Lorsqu’il parla enfin, ce fut de la voix douce et sans inflexions qu’il
réservait aux questions les plus fondamentales.
    « Le mort fait c’qu’il a envie d’faire. Qu’est-ce qu’un
petit garçon bien sage comme toi vient s’encombrer de ces balivernes ? Ça,
c’est des os à ronger pour les gros chiens, et encore, la plupart passent à
côté sans s’arrêter, ils veulent pas toucher à ce bâton puant.
    — Pourquoi ?
    — Pourquoi ? J’m’en vais t’dire pourquoi. Pour la
même raison qu’ils sifflent quand ils traversent le cimetière. Ces
histoires-là, c’est des trucs de la mort, et les gens ordinaires croient que si
on n’y pense pas, si on n’en parle pas, on l’attrapera pas ; mais ce
qu’ils ont trop peur de savoir, c’est qu’ils l’ont déjà en eux.
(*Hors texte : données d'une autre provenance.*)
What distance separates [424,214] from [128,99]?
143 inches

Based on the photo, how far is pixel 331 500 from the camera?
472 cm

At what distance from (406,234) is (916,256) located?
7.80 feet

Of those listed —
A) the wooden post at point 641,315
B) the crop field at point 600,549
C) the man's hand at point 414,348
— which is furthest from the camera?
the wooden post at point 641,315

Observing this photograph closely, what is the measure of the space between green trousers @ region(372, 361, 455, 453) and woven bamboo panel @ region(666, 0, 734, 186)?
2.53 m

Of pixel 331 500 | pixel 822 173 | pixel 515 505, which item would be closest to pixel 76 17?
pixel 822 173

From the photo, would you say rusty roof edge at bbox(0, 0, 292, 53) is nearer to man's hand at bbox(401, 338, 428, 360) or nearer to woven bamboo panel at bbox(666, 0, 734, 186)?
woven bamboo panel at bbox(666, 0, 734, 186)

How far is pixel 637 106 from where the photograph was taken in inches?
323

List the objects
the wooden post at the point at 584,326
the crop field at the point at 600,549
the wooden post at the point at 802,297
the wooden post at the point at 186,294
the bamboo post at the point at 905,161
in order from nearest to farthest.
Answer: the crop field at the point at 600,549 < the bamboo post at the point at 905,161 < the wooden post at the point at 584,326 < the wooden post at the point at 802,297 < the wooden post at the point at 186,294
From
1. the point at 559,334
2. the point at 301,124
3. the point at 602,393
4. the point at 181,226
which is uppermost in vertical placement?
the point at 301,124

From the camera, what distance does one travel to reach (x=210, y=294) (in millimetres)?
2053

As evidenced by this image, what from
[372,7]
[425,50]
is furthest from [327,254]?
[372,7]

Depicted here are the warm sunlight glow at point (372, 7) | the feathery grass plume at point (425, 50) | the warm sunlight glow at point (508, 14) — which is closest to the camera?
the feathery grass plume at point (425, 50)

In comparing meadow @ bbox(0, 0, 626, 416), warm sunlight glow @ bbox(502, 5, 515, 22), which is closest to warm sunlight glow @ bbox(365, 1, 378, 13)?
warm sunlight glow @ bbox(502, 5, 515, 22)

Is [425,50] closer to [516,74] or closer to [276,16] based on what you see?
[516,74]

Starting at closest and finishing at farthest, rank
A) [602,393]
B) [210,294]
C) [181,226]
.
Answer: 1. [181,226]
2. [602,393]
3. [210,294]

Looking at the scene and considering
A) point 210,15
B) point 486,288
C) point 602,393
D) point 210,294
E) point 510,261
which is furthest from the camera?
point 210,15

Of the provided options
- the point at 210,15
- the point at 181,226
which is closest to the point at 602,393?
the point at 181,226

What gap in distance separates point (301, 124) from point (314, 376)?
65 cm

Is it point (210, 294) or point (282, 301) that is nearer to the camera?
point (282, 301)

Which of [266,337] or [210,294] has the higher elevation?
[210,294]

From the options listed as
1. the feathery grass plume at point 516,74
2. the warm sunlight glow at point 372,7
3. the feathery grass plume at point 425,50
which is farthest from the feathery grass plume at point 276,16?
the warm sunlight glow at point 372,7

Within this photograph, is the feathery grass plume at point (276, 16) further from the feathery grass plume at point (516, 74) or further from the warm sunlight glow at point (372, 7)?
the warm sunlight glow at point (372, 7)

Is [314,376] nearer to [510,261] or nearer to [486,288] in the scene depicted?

    — Ils ont quoi en eux ?
    — T’occupe pas. Assez philosophé pour aujourd’hui. Et
d’abord, d’où t’as vu ce mort parler ?
    — Je ne sais pas. »
    Le rire s’écoula d’Euclid en grandes vagues généreuses.
« Liberty, dit-il en se passant le dos de la main sur son œil humide, ça
doit être pour ça que je t’aime tant. T’es un brave gars et un marrant.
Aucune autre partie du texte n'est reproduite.